In 1989 I began 14 years as Director of Social services for Somerset. Leading a strong team with excellent relationships with elected Councillors, we were able to build services which were recognised as amongst the highest quality and most innovative in the country. We were the first to set up a joint health and social care trust (which continues as Somerset’s successful Partnership Trust), and the first to close all our Victorian hospitals for people with learning disabilities, building services in the community which transformed lives.
Of course, ours was also the first successful venture to set up a not-for-profit company, and transfer to it all our residential, day and domiciliary care for older people. Somerset Care was born! There is absolutely no doubt that it has been a huge success, partly because we got a few key things right in that first design, but more because people have worked tirelessly and with huge imagination to build it. That’s why it has been such a pleasure to get to know the company again, firstly as a Non-Executive Director, and now as Chair.
It was a huge wrench to leave Somerset County Council after 32 years, but I went to Cardiff, a great city in my homeland where Social Services were in severe crisis. Since returning from there five years ago I have done some consultancy work, led the establishment of the Social Services Improvement Agency, Cymru, and chaired the safeguarding board for children in the London Borough of Southwark.
You have been a Board Member for four years, what have been your key milestones during that time?
One of the great strengths of Somerset Care is that it is constantly adapting and improving whilst staying the same, through the strong values which we all share. We know that we have to succeed as a business if our vital services are to thrive into the future, but our ethos is public service, working closely with Councils and the NHS, and to help the people we support to achieve what they want for themselves.
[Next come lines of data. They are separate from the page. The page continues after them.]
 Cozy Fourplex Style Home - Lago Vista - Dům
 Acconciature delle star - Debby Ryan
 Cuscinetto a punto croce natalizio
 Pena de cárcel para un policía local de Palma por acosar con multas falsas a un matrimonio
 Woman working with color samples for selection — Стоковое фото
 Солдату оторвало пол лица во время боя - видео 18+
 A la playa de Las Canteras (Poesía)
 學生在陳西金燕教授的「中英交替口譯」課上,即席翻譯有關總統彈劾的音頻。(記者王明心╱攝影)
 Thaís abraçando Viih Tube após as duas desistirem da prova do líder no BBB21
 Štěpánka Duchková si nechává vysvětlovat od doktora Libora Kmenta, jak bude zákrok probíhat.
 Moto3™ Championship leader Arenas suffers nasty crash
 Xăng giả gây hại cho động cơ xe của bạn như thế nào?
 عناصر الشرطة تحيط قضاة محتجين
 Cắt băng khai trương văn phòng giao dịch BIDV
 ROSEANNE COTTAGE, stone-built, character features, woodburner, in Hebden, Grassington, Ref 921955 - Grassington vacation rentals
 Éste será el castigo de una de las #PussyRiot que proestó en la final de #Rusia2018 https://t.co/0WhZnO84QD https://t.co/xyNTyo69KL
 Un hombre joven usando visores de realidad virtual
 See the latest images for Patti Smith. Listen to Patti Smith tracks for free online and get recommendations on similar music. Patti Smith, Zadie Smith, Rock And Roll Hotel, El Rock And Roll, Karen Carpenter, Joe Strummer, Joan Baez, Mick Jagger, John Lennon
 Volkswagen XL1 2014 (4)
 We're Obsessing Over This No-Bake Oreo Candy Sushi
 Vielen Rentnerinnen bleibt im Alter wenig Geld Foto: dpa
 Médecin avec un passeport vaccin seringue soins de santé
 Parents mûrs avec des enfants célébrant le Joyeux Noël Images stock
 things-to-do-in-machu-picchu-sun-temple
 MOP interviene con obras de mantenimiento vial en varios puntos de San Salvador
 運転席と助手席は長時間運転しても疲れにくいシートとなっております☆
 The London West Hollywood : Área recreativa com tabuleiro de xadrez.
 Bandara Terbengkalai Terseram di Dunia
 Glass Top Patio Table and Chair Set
The best thing about my job is getting about to meet people – our staff, who are so loyal, warm, skilled and lively; and our clients, who have such vast and varied experience and wisdom to share with us, and such a delight getting to know.
Recently it has been good to be part of building our new executive team, with Alyson’s excellent leadership. Change and continuity again! Special pleasures have been opening the wonderful new Croft House, the development of our PETALS dementia service, our impressive move into reablement through home care (focussing on the outcomes that people want to achieve in their lives), the hugely impressive new standards we have achieved in end-of-life care and the growing significance of our learning disabilities service.
About a year ago, we resolved to position Somerset Care as a dedicated provider of services for people with learning disabilities in the South West, adopting the ‘REALISE’ brand. That work continues apace, and brings me special satisfaction.
What new challenges and responsibilities do you face as Chairman and how do you expect Somerset Care to adapt to the future?
National Government must address the inadequacy and unfairness of funding for social care. The challenge for us is to be as efficient as we can possibly be, but also to help every individual to be as independent as they possibly can. That is good and fulfilling, but it is also vital because neither government nor each of us can afford to pay for any more help than we really do need. The other big issue (I’m only allowing myself two!) is our residential and nursing care buildings. Whilst some are flagships to be proud of, and many other can be maintained to provide excellent services for the future, others are no longer fit for purpose. How we manage an urgent replacement programme in the current economic climate is a huge challenge, but one we are determined to meet.
I have four grandchildren, two in the mountains of Northern Spain and two in Taunton. Katy and I try to see both families as much as possible. My lifelong passion has been singing, and I now run the excellent village choir in Halse. I’ve recently taken up the trombone again after 35 years, and I’m making progress! I play a bit of golf, and try to swim in the sea as much as I can, including an annual boxing day dip at Branscombe (wet-suits are not approved of). On the voluntary service side, I have chaired Taunton Music Trust (Orchestra West) for the last six years, I am a Trustee of the Somerset Community Foundation, and I was honoured to be appointed as a Deputy Lieutenant of the County 18 months ago.